Because Kerry comes in a line of related cases, there is some speculation that the Court is rolling back some earlier decisions that were thought to have expanded the ambit of employee rights or the province of trust law. Kerry does follow in spirit the most recent pension rulings of the Court (Buschau v. Rogers Communications, 2006 SCC 28, and Marine Atlantic). Employee claims to surplus in lower courts must now contend with another adverse precedent. However, the Court did not expressly over-rule (and distinguished) other case law that supports employee and retiree claims based on exclusive use language in trust documents, including Markle v. Toronto, (2003) 63 O.R. (3d) 321 and Aegon v. ING, (2003) 179 O.A.C. 196.

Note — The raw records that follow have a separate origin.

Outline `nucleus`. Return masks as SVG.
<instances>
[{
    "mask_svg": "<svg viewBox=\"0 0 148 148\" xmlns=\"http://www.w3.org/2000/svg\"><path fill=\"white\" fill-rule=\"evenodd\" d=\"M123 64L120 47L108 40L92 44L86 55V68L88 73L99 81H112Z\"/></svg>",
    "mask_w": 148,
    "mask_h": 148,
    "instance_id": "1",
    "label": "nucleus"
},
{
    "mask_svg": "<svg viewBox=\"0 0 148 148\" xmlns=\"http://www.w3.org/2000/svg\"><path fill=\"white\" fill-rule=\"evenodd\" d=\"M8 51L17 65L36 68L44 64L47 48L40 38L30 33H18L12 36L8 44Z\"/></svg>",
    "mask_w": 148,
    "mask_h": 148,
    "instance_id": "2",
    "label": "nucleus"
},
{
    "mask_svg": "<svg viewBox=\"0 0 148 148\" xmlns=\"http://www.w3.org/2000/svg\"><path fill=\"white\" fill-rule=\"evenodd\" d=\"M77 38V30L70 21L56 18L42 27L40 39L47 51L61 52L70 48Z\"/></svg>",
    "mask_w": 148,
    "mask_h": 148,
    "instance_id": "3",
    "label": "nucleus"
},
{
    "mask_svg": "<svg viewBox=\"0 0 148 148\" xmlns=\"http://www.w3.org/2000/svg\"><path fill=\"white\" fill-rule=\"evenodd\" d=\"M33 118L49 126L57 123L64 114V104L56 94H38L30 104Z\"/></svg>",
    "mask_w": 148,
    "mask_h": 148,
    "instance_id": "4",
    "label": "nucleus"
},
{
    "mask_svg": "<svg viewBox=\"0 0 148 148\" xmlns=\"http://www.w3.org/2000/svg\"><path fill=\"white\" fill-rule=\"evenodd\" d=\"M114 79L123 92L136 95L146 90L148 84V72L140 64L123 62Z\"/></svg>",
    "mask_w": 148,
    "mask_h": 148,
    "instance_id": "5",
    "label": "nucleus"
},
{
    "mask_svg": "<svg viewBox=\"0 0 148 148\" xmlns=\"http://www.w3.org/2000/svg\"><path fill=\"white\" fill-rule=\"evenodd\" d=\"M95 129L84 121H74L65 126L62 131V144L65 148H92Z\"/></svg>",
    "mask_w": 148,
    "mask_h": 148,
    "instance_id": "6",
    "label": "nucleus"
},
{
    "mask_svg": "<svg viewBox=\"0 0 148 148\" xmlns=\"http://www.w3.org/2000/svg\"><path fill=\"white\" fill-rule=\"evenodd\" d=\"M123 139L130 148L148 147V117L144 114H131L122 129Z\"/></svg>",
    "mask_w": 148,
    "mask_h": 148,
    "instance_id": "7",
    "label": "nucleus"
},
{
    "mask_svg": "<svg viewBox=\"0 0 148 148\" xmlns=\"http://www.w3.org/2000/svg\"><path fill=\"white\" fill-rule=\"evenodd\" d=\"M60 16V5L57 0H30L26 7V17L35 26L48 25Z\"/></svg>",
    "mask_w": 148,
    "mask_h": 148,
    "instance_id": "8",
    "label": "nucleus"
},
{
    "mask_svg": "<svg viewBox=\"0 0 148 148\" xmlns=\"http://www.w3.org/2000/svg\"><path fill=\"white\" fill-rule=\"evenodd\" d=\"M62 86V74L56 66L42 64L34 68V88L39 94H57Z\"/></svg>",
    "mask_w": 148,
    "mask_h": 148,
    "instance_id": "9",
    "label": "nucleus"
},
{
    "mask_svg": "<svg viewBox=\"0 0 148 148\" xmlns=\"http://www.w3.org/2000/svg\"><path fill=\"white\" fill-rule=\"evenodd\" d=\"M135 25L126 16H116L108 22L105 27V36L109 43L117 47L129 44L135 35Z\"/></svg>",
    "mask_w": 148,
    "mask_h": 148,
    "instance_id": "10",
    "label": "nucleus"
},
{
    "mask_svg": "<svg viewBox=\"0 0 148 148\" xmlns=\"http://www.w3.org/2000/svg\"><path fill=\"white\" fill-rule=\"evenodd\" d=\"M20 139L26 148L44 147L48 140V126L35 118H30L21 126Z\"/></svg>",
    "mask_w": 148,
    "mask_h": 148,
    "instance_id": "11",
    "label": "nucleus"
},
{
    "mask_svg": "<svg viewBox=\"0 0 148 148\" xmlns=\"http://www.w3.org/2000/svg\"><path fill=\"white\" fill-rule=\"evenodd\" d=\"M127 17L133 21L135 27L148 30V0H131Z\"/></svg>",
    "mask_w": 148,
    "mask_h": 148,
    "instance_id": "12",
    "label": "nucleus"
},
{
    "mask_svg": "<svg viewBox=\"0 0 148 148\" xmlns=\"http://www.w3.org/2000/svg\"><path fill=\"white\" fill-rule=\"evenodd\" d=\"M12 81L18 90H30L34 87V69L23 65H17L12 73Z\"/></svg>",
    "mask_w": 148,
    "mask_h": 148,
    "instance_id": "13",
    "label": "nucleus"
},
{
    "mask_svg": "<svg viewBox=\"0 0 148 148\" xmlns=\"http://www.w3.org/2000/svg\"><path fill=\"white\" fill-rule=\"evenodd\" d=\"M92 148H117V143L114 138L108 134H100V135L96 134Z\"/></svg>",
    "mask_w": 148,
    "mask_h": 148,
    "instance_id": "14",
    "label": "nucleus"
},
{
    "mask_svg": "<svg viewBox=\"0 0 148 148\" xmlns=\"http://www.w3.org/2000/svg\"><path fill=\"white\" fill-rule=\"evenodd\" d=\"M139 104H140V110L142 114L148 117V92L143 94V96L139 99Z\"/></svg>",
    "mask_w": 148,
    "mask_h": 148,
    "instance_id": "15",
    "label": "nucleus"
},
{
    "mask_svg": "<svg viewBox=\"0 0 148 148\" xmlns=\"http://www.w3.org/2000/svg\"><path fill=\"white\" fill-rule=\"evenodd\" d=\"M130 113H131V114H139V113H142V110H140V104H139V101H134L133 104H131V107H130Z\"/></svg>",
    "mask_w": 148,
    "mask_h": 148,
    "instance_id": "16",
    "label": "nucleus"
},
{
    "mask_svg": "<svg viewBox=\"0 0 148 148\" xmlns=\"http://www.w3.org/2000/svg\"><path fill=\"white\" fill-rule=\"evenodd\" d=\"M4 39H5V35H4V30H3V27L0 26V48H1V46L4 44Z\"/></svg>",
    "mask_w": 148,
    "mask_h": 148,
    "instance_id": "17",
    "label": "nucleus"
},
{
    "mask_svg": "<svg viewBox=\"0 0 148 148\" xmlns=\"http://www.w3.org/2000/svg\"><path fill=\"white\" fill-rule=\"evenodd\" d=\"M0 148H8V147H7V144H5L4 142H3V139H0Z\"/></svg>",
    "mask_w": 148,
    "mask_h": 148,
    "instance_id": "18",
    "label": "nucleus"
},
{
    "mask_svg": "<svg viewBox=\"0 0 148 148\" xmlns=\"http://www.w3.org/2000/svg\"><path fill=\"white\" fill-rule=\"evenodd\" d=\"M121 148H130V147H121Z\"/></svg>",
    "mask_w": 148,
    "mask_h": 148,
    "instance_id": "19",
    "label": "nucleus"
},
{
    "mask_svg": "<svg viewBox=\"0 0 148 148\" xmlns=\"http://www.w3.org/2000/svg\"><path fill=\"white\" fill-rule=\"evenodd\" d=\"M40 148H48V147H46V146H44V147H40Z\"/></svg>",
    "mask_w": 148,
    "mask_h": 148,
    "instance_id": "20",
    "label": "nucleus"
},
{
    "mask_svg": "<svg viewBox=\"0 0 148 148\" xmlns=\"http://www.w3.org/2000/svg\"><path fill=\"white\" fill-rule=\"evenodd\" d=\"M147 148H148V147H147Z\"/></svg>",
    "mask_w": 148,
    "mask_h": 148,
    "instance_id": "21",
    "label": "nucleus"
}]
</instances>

The better view is that there was not an “expansion” of trust law to begin with, as much as a long-overdue articulation of the inherent tensions in employer-centric pension plans. Once an obscure area of HR policy, pension plans became more important on corporate balance sheets and in collective bargaining over the past 10 or 20 years. Other factors intensified this focus on pension funds, including a movement to mark-to-market accounting, more rapid boom-bust cycles since 2000 and maturing plan demographics. As a result, positions were often expressed using trust law, and these are complicated through the process of juridification. These inherent tensions – some of which are explored in Kerry – will require negotiated solutions rather than an adjustment to trust doctrine, or, as some have argued, eliminating it altogether.

Implications for labour unions

Although Kerry (and others in the line of cases) will not create or erode pension plan provision in Canada, they do perhaps have the effect of putting employees and retirees on notice about the governance of pension plans and funds. These cases draw attention to the standards that will be used in managing these (very large) financial assets. In particular, they place an emphasis on unions to bargain greater voice in monitoring and managing pension plans and funds. Pension plans, especially DB plans, are now effectively only provided in unionized workplaces: non-union workers are far less likely to have a plan. Traditionally, most unionized workers and all non-union workers did not actively participate in pension fund governance. That must change.